An electrochemical cell consists of a standard hydrogen electrode and a copper metal electrode. a. What is the potential of the cell at \(25^{\circ} \mathrm{C}\) if the copper electrode is placed in a solution in which \(\left[\mathrm{Cu}^{2+}\right]=\) \(2.5 \times 10^{-4} \mathrm{M} ?\) b. The copper electrode is placed in a solution of unknown \(\left[\mathrm{Cu}^{2+}\right] .\) The measured potential at \(25^{\circ} \mathrm{C}\) is \(0.195 \mathrm{V}\). What is \(\left[\mathrm{Cu}^{2+}\right] ?\) (Assume \(\mathrm{Cu}^{2+}\) is reduced.)

First, you need to write the half-cell reactions for the standard hydrogen electrode (SHE) and the copper electrode. The SHE half-cell reaction is defined as: \[ 2H^{+} (aq) + 2e^{-} \rightleftharpoons H_{2} (g) \ \ \ \ \ \ E^{0} = 0V \] For the copper electrode, we have the following half-cell reaction: \[ Cu^{2+} (aq) + 2e^{-} \rightleftharpoons Cu (s) \ \ \ \ \ \ E^{0} = +0.337V \] Now, we will proceed to calculate the cell potential for part (a).

Now that we have the half-cell reactions, we need to calculate the potential for part (a). We will be using the Nernst equation, but in order to do that, we must write the overall cell reaction, which is the sum of the two half-cell reactions: \[ Cu^{2+} (aq) + H_{2} (g) \rightleftharpoons Cu (s) + 2H^{+} (aq) \] For case (a): \(\left[ \mathrm{Cu}^{2+} \right] = 2.5 \times 10^{-4} \mathrm{M}\) The Nernst equation for the cell reaction is: \[ E = E^{0} - \frac{RT}{nF} \times \ln{Q} \] where - \(E\) is the cell potential - \(E^{0}\) is the standard cell potential, which is the sum of the standard half-cell potentials - \(R\) is the gas constant (8.314 J/mol·K) - \(T\) is the temperature in Kelvin (for 25°C, T=298K) - \(n\) is the number of electrons transferred in the reaction (in this case, 2) - \(F\) is the Faraday's constant (96485 C/mol) - \(Q\) is the reaction quotient, which is: \[ Q=\frac{[\mathrm{H}^{+}]^{2}}{[\mathrm{Cu}^{2+}]}\] Now, calculate the cell potential for part (a).
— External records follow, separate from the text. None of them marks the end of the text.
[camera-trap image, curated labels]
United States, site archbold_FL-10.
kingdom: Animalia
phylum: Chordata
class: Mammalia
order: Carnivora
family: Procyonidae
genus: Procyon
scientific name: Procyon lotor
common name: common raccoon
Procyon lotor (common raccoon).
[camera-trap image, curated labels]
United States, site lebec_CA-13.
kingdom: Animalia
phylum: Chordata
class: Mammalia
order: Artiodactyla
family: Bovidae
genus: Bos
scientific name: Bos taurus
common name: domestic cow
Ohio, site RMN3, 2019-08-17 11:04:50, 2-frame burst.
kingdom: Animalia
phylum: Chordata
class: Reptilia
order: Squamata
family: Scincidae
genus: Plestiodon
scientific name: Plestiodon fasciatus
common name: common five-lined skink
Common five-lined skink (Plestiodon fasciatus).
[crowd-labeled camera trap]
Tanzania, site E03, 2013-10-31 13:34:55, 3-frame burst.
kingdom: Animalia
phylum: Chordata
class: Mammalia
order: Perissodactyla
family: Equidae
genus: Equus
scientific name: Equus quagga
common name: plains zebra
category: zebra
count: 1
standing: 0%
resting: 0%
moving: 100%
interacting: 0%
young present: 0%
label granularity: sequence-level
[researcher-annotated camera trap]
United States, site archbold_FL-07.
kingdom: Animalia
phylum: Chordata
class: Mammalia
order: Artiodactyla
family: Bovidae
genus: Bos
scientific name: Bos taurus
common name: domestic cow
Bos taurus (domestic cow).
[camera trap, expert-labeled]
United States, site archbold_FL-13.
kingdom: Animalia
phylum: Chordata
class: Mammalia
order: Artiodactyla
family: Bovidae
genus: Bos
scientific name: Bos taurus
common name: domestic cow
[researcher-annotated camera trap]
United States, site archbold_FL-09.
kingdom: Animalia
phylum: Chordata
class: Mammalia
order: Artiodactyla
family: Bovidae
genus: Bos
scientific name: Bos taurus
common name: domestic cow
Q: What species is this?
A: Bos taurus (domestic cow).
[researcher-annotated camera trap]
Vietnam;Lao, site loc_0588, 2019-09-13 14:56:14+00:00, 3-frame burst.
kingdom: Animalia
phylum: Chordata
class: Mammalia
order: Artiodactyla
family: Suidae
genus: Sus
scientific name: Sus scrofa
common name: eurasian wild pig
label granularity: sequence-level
First, we need to find \(E^{0}\) for the overall cell reaction by adding the standard reduction potentials of both half-cell reactions: \[ E^{0} = 0V + 0.337V = 0.337V \] Now, we can plug in the Nernst equation values: \[ E = 0.337V - \frac{8.314 \times 298}{2 \times 96485} \times \ln{\left(\frac{1}{2.5 \times 10^{-4}}\right)} \] Calculating the values, we get: \[ E \approx 0.34V \] Therefore, the cell potential at \(25^{\circ}\mathrm{C}\) for case (a) is approximately \(0.34V\). Now we can proceed to solve for case (b).

For case (b), we are given that the measured cell potential is \(0.195V\). We have to find the concentration of \(\mathrm{Cu}^{2+}\) ions in the solution. We'll use the Nernst equation again: \[ E = E^{0} - \frac{RT}{nF} \times \ln{Q} \] But this time, we will solve for \([\mathrm{Cu}^{2+}]\) by substituting the given values: \[ 0.195V = 0.337V - \frac{8.314 \times 298}{2 \times 96485} \times \ln{\left(\frac{1}{[\mathrm{Cu}^{2+}]}\right)} \]

We can now calculate the concentration of \(\mathrm{Cu}^{2+}\) ions by rearranging the equation: \[0.142V = \frac{8.314 \times 298}{2 \times 96485} \times \ln{\left(\frac{1}{[\mathrm{Cu}^{2+}]}\right)}\] Now, we can isolate the concentration term by raising \(e\) to the power of both sides of the equation: \[[\mathrm{Cu}^{2+}] = \frac{1}{e^{\frac{2 \times 96485 \times 0.142V}{8.314 \times 298}}}\] Calculating the values, we get: \[[\mathrm{Cu}^{2+}] \approx 6.5 \times 10^{-4} \mathrm{M}\] Thus, the concentration of \(\mathrm{Cu}^{2+}\) ions in case (b) is approximately \(6.5 \times 10^{-4} \mathrm{M}\).